Dworzec w Świebodzinie od macochy
Trwa remont przejścia na perony. I to koniec napraw. Bo PKP_nie planuje żadnych prac na dworcu i peronach. Zostanie wstyd.
Edward Marczuk czekał w Świe- bodzinie na pociąg do Warszawy. Była godzina 11.15, toteż do odjazdu miał jeszcze kwadrans, więc rozmawiamy. -To bardzo dobrze, że remontowane jest przejście między peronami. Myślę, że było ono zakałą dworca, brudne, niekiedy zalane wodą i bez oświetlenia. Każdy, kto wysiadał z pociągu na peronie drugim i musiał wyjść do miasta, dostawał szoku. A teraz jak widać, będzie bardzo estetycznie - zauważa pan Edward.
Podkreśla też, że teraz przyszła zapewne pora na remont peronów i samego budynku dworca. Mówi, że wielokrotnie jeździł do Warszawy i według niego perony w Świebodzi-nie należą do najbardziej zaniedbanych na całej trasie. Dlatego powinny być remontowane.
Mieszkam w Świebodzinie od ponad 30 laty i nie pamiętam, by w przejściu prowadzono jakikolwiek remont
Na sąsiedniej ławce - te pojawiły się na peronach przed kilkoma miesiącami - siedzi Maria Tomczyk. Mówi nam, że jedzie na zakupy do Poznania. - Zbliżają się święta, więc chcę kupić prezenty córkom i wnuczce. Do Poznania jest niedaleko, a ponadto jest tam w czym wybierać. Oczywiście, że się cieszę z prowadzonego remontu. Wprawdzie trudno przejść między peronami, ale kłopoty miną i będzie dużo ładniej. Mieszkam w Świebodzinie od ponad 30 laty i nie pamiętam, by w przejściu prowadzono jakikolwiek remont. Lepiej późno niż wcale - podkreśla pani Maria Tomczyk.
Szefem ekipy z Chobienic, która wykonuje remont, jest Dominik Buda.- Wszystkie trzy zadaszenia wejść na perony będą oczyszczone poprzez piaskowanie i pomalowane na nowo. Zostaną też oszklone. Dlatego powinny wyglądać jak przed laty. Natomiast ściany oraz posadzkę wykładamy granitowymi płytkami. Podobnie będą wyłożone schody. Zamontujemy nowe oświetlenie - wyjaśnia pan Dominik.
Przyznaje, że roboty mogły być już zakończone, ale niestety trzeba było je przerwać, ze względu na niekorzystną temperaturę. Jednocześnie pan Dominik przeprasza za kłopoty, które są konsekwencją prowadzony robót.
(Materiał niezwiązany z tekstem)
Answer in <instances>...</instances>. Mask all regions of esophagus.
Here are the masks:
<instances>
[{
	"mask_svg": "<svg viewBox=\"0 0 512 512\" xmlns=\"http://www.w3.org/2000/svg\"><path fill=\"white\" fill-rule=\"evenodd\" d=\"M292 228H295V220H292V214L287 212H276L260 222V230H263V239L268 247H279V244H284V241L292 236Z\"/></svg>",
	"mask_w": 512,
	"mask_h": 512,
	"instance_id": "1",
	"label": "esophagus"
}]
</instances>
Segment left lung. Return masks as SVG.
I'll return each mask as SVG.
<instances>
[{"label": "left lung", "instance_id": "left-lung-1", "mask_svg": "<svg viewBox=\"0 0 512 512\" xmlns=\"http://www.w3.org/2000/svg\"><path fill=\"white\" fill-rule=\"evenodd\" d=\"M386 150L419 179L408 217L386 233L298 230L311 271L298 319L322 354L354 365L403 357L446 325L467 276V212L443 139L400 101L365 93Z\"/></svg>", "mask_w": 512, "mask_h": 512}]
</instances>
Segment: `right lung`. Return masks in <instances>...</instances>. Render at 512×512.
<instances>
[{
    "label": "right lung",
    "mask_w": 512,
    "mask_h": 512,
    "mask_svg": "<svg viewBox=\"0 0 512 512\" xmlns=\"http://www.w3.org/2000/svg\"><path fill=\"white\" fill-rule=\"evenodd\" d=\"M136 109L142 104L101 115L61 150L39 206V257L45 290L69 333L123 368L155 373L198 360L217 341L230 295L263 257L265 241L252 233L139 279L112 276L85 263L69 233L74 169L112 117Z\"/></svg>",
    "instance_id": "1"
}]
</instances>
Budynek jest nam niepotrzebny. Dlatego PKP powinno zadbać o jego remont
Co dalej z remontem peronów i budynku dworca? Wiceburmistrz Krzysztof Tomalak przyznaje, że miasto zrezygnowało z przejęcia budynku. Z kilku powodów. W budynku mieszka kilka rodzin, co oznacza, że trzeba byłoby im zabezpieczyć mieszkania. Ważniejsze jest jednak to, że nie wypracowano żadnego pomysłu na jego rozsądne wykorzystanie.
- Budynek jest nam niepotrzebny. Dlatego PKP powinno zadbać o jego remont - tłumaczy wiceburmistrz. Dodaje też, że najpewniej jeszcze w kwietniu gmina przejmie od PKP działkę położoną naprzeciwko budynku dworca.
W poznańskim oddziale gospodarowania nieruchomościami PKP potwierdzono nam, że działka ta zostanie przekazana gminie. Natomiast jeśli chodzi o dalsze losy związane z remontem budynku oraz peronów, to niestety nie mamy dobrych wiadomości. Maciej Bułtowicz ze spółki PKP S.A. na nasze pytanie o zamierzenia, odpowiedział, że w najbliższym czasie PKP nie planuje żadnych prac remontowych na terenie dworca oraz na peronach.